Five years later, there's been no lapse whatsoever in the quality of The Dutch.  If anything, I enjoyed this visit more than the last, which is a notable feat, especially given that Andrew Carmellini's expanding empire now includes nine eateries and has ventured into Miami, plus two cookbooks.  I was seated at a different table this time which gave me a prime vantage point into the open kitchen, where a very handsome set of chefs (none of them the boys noted at the bottom of the menu, A.C., Luke and Josh), but obviously a capable set of talent that flawlessly upholds their legacy.  Pretty easy on the yes, too... which never hurts.

But lest not handsome chefs distract from their handiwork: everything was as up to snuff as it ever was.  We sat down to a warm board of crusty sourdough and a mini-loaf of perfect cornbread... just sweet as summer corn but not sugary, a moist, knobby crumb and rampantly
corny. A simple crock of chilled snap peas played their textures in different forms: toothsome orbs, julienned shells and whole pods, their freshness emphasized by chewy, salty nubs of lamb bacon and
 a salty-sweet glaze.  Milky burrata paired with a relish of crushed cerignola olives so fresh they tasted not of olives but simply of green.  Kissed with lemon and spread on warm rusks make for simple, luscious open-faced delights.

Those appetizer courses are judiciously sized, fit for one plus a bite or two to share with a tablemate.  Entrees tend more generous: in fact, none of us could finish our, and certainly not for lack of enjoyment.  Roast chicken could have been listed "For Two".  Served in a cast-iron skillet and festooned with a thatch of dandelion leaves, the bird was deeply bronzed and lavished in a garlicky yogurt sauce studded with fava beans and kicked with Moroccan spices.  Black sea bass was a showcase of spring: gossamer
 furls of new rhubarb added the acidity normally imparted by decidedly non-locavore lemons, precious fiddleheads were abundantly strewn across a bed of lusciously waxy discs of brilliant purple potatoes, themselves alone worth ordering the dish for.   The menu is pretty big, there were two other fish entrees to choose from, another chicken preparation (their "famous" fried), a lamb and a pork, and three versions of beef, from which we choose a grilled hanger steak fashioned into a sort of deconstructed bibimbap, sided with a spicy kimchi fried rice crowned with a wobbly egg.   We got a side dish of "Bang
 bang" portabellos just for the fun of it, and they were well-grilled with a good zip of heat, a handsome flourish a microgreens atop,but not particularly exciting beyond that. 

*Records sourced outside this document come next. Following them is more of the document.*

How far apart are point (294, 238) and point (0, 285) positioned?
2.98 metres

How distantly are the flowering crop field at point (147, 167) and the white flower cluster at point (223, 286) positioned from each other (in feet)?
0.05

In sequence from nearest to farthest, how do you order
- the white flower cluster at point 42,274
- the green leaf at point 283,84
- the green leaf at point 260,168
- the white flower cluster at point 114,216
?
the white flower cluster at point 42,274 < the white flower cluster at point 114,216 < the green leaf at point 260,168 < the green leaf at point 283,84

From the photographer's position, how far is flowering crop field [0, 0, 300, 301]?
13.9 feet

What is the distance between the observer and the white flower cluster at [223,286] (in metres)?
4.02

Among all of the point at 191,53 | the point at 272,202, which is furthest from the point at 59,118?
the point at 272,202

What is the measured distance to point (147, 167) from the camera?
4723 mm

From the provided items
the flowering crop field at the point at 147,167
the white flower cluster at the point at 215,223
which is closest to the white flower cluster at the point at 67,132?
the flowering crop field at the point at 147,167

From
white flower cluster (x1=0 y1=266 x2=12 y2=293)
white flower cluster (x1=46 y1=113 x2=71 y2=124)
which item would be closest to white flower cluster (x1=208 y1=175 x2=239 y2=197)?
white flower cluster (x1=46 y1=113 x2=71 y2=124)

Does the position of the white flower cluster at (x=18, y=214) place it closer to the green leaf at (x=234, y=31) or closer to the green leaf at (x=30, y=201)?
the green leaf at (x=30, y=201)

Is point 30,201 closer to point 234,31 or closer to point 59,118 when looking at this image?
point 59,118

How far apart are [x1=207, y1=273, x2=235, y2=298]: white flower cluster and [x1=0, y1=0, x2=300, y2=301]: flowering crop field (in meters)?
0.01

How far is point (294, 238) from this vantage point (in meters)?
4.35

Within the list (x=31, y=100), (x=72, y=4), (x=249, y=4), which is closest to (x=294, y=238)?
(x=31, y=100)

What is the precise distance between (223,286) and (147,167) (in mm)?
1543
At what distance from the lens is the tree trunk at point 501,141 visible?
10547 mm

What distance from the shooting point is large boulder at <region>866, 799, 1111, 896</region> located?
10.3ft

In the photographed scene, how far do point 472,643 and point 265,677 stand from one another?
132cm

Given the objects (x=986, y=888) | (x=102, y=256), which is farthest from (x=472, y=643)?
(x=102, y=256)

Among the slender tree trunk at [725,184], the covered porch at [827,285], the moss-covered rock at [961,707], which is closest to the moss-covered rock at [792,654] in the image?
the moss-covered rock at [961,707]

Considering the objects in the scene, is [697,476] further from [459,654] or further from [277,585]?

But perhaps they were saving the exciting for the desserts, which I had been saving room for all evening.  Both prior visits  deprived me of pie: the first time, A.C. sent out a lemon tart and a piece of chocolate cake, leaving no room for pie (if there exists such a state), and the second time a prior postprandial engagement cut us off short.  So this time, there was no avoiding it: a gorgeous, fat slice of blueberry with a creamy ricotta ice cream drizzled with lemon-thyme syrup.  Blueberry is not my favorite pie, but this one was plump with big, juicy beauties, no hint of gumminess and an exceptionally thin, flaky buttery crust that showcased the buxom fruit.  A pie worth waiting for, for certain, and a restaurant that warrants repeat visits.